→ **Provided passage**:
——————————
Connect with Haystack

Haystack by Deepset is an open-source framework for building search and retrieval-augmented generation (RAG) applications. The singlestore-haystack library enables you to integrate your SingleStore database as a Document Store in Haystack to store and index documents and their metadata. Haystack retrieves these documents during queries and provides them to the Retriever for additional processing.

The singlestore-haystack library uses the SingleStore Python client to interact with the SingleStore database. Refer to the singlestore-haystack GitHub repository for its source code and related information.

Install singlestore-haystack

The singlestore-haystack library can be installed using the standard Python package installation process:

Shell

pip install singlestore-haystack

Data Storage Model

SingleStoreDocumentStore stores documents as rows in a SingleStore table. Vector embeddings are stored in a VECTOR type column in the table.

SingleStoreDocumentStore automatically creates the required vector and full-text indexes if they do not already exist. When using SingleStoreEmbeddingRetriever, documents must be embedded before they are written to the database. Use a Haystack embedder to generate these embeddings. For example, use the SentenceTransformersDocumentEmbedder in an indexing pipeline to generate document embeddings before storing them in SingleStore.

The following is a visual representation:

In this infographic:

Haystack table is a SingleStore table used by SingleStoreDocumentStore to persist Haystack Document objects as rows.
embedding is a property of the document, which is stored as a vector of type VECTOR(n, F32).
content is a property of the document.
vector indexes are SingleStore vector indexes created on the embedding column to enable efficient search for dense retrieval.
fulltext index is a SingleStore full-text index created on the content column to support BM25-based sparse retrieval.
write_documents represents the insert operation where SingleStoreDocumentStore stores documents in the table.
retrieve_documents represents the retrieval operations run by retrievers, such as SingleStoreEmbeddingRetriever (for vector search) and SingleStoreBM25Retriever (for full-text search).
——————————
→ **Data extract**:
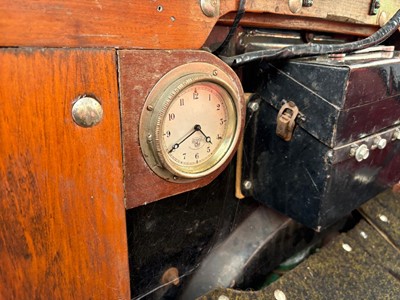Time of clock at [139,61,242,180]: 4:40
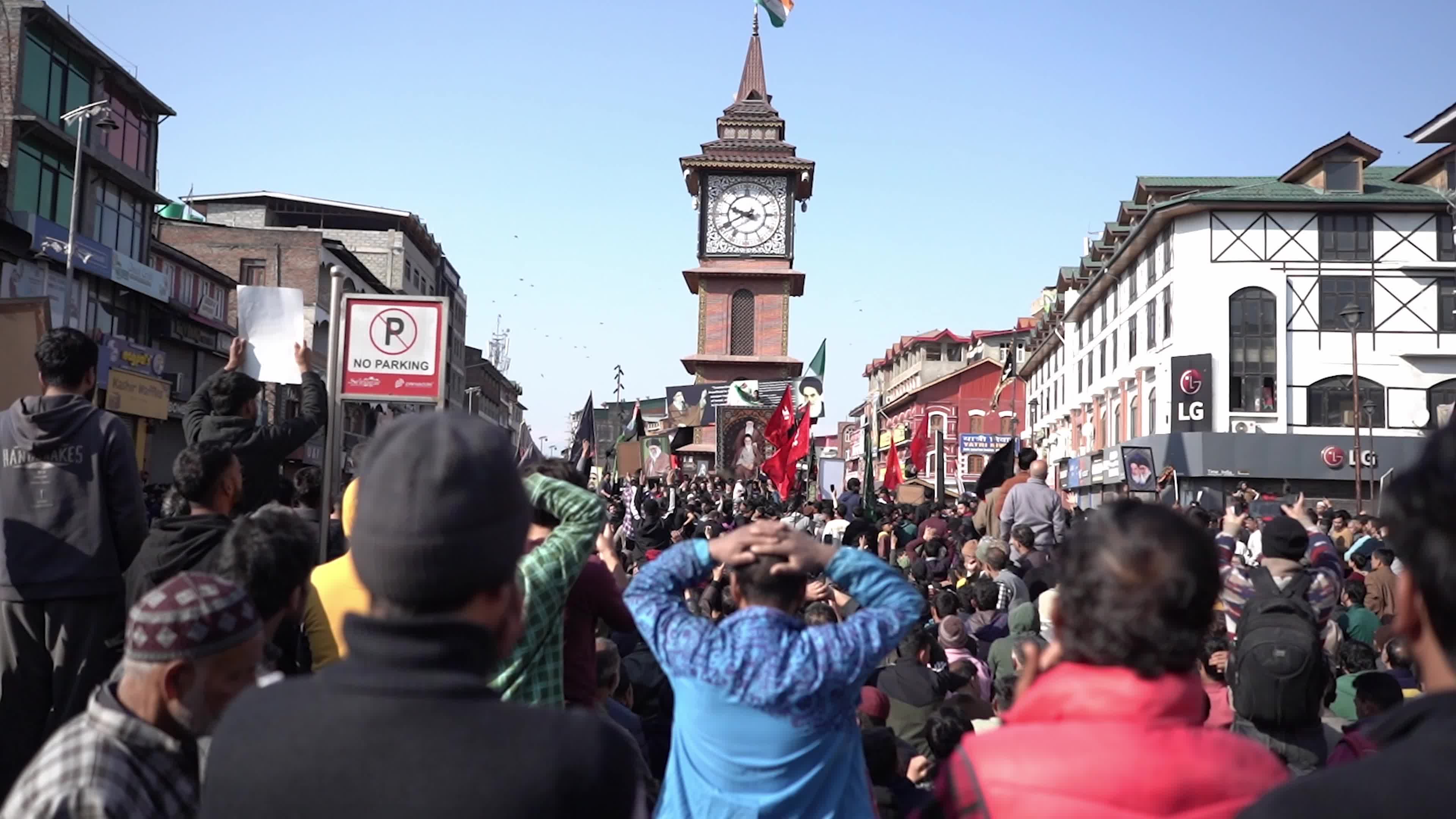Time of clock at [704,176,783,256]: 9:40
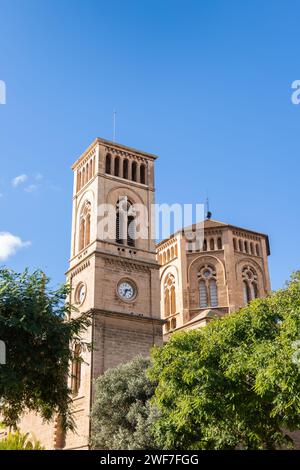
——————————
→ **Tasks for this exercise**:
a) Can you echo the Haystack page from "pip install singlestore-haystack" to "column in the table."?
b) How does the sentence "Vector embeddings are stored in a VECTOR type column in the table." from the Haystack page read in Spanish?

→ **Outputs in order**:
a)
pip install singlestore-haystack

Data Storage Model

SingleStoreDocumentStore stores documents as rows in a SingleStore table. Vector embeddings are stored in a VECTOR type column in the table.

b) Los embeddings vectoriales se almacenan en una columna de tipo VECTOR en la tabla.